begin
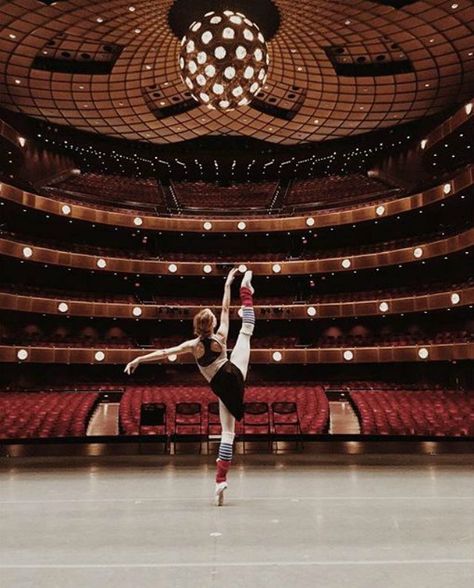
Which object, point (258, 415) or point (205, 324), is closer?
point (205, 324)

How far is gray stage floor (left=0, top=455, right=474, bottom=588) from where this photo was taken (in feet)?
9.45

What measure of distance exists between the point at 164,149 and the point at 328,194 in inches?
369

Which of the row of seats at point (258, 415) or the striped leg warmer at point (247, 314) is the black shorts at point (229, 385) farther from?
the row of seats at point (258, 415)

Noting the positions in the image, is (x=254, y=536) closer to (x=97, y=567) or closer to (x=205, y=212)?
(x=97, y=567)

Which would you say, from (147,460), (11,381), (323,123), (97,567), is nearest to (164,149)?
(323,123)

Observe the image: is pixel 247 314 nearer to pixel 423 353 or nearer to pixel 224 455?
pixel 224 455

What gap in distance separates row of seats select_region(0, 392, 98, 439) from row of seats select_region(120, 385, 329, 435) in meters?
1.09

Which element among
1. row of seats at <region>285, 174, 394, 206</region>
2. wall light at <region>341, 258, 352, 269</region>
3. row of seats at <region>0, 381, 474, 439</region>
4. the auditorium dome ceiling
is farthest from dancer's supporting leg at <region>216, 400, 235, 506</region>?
row of seats at <region>285, 174, 394, 206</region>

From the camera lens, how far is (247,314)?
5.26m

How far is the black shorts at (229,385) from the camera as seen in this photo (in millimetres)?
4941

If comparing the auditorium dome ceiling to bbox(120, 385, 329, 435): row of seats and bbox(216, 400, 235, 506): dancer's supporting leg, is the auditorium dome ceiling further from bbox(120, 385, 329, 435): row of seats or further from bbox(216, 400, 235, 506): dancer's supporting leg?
bbox(216, 400, 235, 506): dancer's supporting leg

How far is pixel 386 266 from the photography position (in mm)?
23297

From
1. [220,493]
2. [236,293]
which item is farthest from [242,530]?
[236,293]

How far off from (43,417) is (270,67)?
52.6 feet
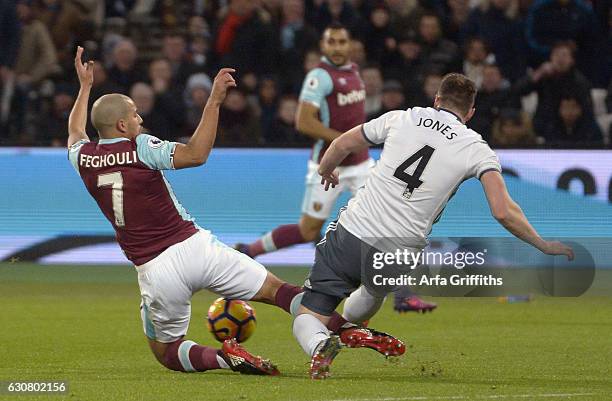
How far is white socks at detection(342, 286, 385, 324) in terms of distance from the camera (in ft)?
27.1

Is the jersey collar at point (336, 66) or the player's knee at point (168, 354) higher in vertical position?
the jersey collar at point (336, 66)

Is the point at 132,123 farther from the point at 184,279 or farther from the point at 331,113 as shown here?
the point at 331,113

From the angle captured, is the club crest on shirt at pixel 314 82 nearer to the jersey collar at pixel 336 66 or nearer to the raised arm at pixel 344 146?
the jersey collar at pixel 336 66

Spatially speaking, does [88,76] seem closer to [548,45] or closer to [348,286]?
[348,286]

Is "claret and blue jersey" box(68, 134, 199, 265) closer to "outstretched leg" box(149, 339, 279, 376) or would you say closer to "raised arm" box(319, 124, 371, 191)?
"outstretched leg" box(149, 339, 279, 376)

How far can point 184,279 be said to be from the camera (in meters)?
7.96

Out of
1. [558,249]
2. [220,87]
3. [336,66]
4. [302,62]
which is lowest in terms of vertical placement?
[558,249]

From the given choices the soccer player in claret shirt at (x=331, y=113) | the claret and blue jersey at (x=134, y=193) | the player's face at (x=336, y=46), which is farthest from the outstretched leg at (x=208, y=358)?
the player's face at (x=336, y=46)

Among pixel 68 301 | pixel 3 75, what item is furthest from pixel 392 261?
pixel 3 75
end
Rewrite every line of the material above with "theater dome ceiling" in place of each "auditorium dome ceiling", changing nothing else and omitting the pictures.

Which object, point (258, 415) or point (205, 324), is closer?
point (205, 324)

How far is gray stage floor (left=0, top=455, right=474, bottom=588) from where this photo was taken (in feet)?
9.45

What measure of distance exists between the point at 164,149 and the point at 328,194 in inches?
369

Which of the row of seats at point (258, 415) or the striped leg warmer at point (247, 314) is the black shorts at point (229, 385) farther from?
the row of seats at point (258, 415)

Noting the positions in the image, is (x=254, y=536) closer to (x=97, y=567) or closer to (x=205, y=212)?
(x=97, y=567)

Which would you say, from (147,460), (11,381), (323,123), (97,567), is nearest to (164,149)?
(323,123)

Observe the image: is pixel 247 314 nearer to pixel 423 353 or nearer to pixel 224 455?
pixel 224 455

What gap in distance separates row of seats select_region(0, 392, 98, 439) from row of seats select_region(120, 385, 329, 435) in meters?
1.09

Which element among
1. row of seats at <region>285, 174, 394, 206</region>
2. wall light at <region>341, 258, 352, 269</region>
3. row of seats at <region>0, 381, 474, 439</region>
4. the theater dome ceiling
is farthest from dancer's supporting leg at <region>216, 400, 235, 506</region>?
row of seats at <region>285, 174, 394, 206</region>

From the camera lens, how far is (247,314)?
5.26m

How far is the black shorts at (229,385) from the camera as seen in this photo (in millimetres)?
4941

If comparing the theater dome ceiling to bbox(120, 385, 329, 435): row of seats and bbox(216, 400, 235, 506): dancer's supporting leg, is the theater dome ceiling further from bbox(120, 385, 329, 435): row of seats or further from bbox(216, 400, 235, 506): dancer's supporting leg?
bbox(216, 400, 235, 506): dancer's supporting leg

How far is pixel 386 266 from the photography position (in mm)?
23297

From
1. [220,493]
2. [236,293]
which item is farthest from [242,530]?
[236,293]

How far off from (43,417) is (270,67)?
52.6 feet
How far is white socks at detection(342, 286, 385, 324) in terms of distance from the camera (in ft)?
27.1

Is the jersey collar at point (336, 66) or the player's knee at point (168, 354) higher in vertical position?
the jersey collar at point (336, 66)

Is the point at 132,123 farther from the point at 184,279 or farther from the point at 331,113 as shown here?
the point at 331,113

From the angle captured, is the club crest on shirt at pixel 314 82 nearer to the jersey collar at pixel 336 66 or nearer to the raised arm at pixel 344 146?
the jersey collar at pixel 336 66

Spatially speaking, does [88,76] seem closer to [548,45] or closer to [348,286]?
[348,286]

Is "claret and blue jersey" box(68, 134, 199, 265) closer to "outstretched leg" box(149, 339, 279, 376) or would you say closer to "raised arm" box(319, 124, 371, 191)?
"outstretched leg" box(149, 339, 279, 376)

How far can point 184,279 be said to be from the camera (in meters)?
7.96

Out of
1. [558,249]
2. [220,87]
3. [336,66]
4. [302,62]
which is lowest in terms of vertical placement?
[558,249]

From the given choices the soccer player in claret shirt at (x=331, y=113) | the claret and blue jersey at (x=134, y=193) | the player's face at (x=336, y=46), which is farthest from the outstretched leg at (x=208, y=358)?
the player's face at (x=336, y=46)

Among pixel 68 301 | pixel 3 75, what item is furthest from pixel 392 261?
pixel 3 75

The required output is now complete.